▶ **Excerpted text**

The drought contingency plan overlays onto a set of 2007 guidelines that govern how the river’s reservoirs are managed. Those guidelines weren’t able to keep up as dry conditions and chronic overuse in the basin caused reservoirs to drop to critical levels. The plan is meant to provide temporary stability while water managers negotiate a new set of operating guidelines which go into effect in 2026…

“If we were aliens visiting Earth from another system years from now would we run it this way? Probably not,” said Eklund, of the Upper Colorado River Commission. “But there are history and legacy, pieces of law and policy, politics in this basin that have guided us to where we are and what we have to do. And I think given the hand we’ve been dealt this is a pretty outstanding moment.”

From The Denver Post (Bruce Finley) via The Fort Morgan Times:

This “drought contingency” plan completed by the seven Western states to meet an extended federal deadline is “meant to avoid a crisis on the river,” said U.S. Bureau of Reclamation Commissioner Brenda Burman.

After 2026, the feds will look at flows in what scientists project will be a more diminished Colorado River and, working with states, “we will negotiate our next step,” Burman said.

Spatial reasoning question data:

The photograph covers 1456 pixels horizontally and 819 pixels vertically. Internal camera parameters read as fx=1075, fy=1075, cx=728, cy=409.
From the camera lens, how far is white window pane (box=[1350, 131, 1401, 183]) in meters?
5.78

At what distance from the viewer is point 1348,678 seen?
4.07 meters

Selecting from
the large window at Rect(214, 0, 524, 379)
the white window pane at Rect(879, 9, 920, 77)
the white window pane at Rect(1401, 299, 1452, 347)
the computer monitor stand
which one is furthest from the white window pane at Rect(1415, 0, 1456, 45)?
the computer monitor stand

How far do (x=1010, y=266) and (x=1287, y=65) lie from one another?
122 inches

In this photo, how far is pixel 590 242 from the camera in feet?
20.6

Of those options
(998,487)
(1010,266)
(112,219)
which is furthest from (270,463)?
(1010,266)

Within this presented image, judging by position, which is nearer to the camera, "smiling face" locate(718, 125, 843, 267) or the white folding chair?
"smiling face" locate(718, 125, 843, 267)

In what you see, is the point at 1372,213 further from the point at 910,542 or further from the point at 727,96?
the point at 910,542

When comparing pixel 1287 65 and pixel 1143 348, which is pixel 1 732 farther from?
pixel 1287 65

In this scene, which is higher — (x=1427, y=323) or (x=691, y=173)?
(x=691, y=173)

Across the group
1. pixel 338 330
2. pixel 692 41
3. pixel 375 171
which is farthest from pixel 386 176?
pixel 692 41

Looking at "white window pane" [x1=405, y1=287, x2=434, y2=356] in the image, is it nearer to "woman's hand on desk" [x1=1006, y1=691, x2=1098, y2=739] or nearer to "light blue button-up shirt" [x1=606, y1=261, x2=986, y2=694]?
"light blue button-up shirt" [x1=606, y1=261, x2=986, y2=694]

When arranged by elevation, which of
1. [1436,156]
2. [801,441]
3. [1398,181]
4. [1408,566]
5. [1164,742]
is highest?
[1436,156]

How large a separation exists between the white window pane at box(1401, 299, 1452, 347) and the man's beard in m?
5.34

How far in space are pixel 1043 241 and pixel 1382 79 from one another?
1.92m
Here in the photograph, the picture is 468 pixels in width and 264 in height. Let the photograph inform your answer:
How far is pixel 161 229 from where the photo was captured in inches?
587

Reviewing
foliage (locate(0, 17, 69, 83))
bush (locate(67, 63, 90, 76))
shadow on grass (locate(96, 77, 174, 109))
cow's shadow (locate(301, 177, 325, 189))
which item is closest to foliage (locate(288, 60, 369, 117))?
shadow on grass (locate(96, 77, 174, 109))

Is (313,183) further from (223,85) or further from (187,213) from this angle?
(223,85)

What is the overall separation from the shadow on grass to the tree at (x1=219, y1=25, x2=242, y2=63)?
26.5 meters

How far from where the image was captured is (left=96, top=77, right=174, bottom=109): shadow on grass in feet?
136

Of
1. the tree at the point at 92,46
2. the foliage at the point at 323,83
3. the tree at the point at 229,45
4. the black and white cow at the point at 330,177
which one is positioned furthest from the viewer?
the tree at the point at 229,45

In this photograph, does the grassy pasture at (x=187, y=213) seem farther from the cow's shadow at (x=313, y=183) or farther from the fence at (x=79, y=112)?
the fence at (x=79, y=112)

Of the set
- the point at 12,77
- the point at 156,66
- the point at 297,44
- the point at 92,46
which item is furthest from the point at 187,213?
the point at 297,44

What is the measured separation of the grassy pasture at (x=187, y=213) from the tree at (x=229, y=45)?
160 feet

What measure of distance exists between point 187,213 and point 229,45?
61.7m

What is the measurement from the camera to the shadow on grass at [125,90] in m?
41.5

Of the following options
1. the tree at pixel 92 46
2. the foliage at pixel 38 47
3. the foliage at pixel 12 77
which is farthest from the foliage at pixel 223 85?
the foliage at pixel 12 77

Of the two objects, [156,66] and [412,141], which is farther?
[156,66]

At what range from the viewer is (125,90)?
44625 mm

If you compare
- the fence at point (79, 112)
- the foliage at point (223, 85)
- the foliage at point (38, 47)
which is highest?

▶ **Set task**
Please echo the Colorado River excerpt back in full, word for word. These rows have no connection to the Colorado River excerpt.

▶ **Output of the exercise**
The drought contingency plan overlays onto a set of 2007 guidelines that govern how the river’s reservoirs are managed. Those guidelines weren’t able to keep up as dry conditions and chronic overuse in the basin caused reservoirs to drop to critical levels. The plan is meant to provide temporary stability while water managers negotiate a new set of operating guidelines which go into effect in 2026…

“If we were aliens visiting Earth from another system years from now would we run it this way? Probably not,” said Eklund, of the Upper Colorado River Commission. “But there are history and legacy, pieces of law and policy, politics in this basin that have guided us to where we are and what we have to do. And I think given the hand we’ve been dealt this is a pretty outstanding moment.”

From The Denver Post (Bruce Finley) via The Fort Morgan Times:

This “drought contingency” plan completed by the seven Western states to meet an extended federal deadline is “meant to avoid a crisis on the river,” said U.S. Bureau of Reclamation Commissioner Brenda Burman.

After 2026, the feds will look at flows in what scientists project will be a more diminished Colorado River and, working with states, “we will negotiate our next step,” Burman said.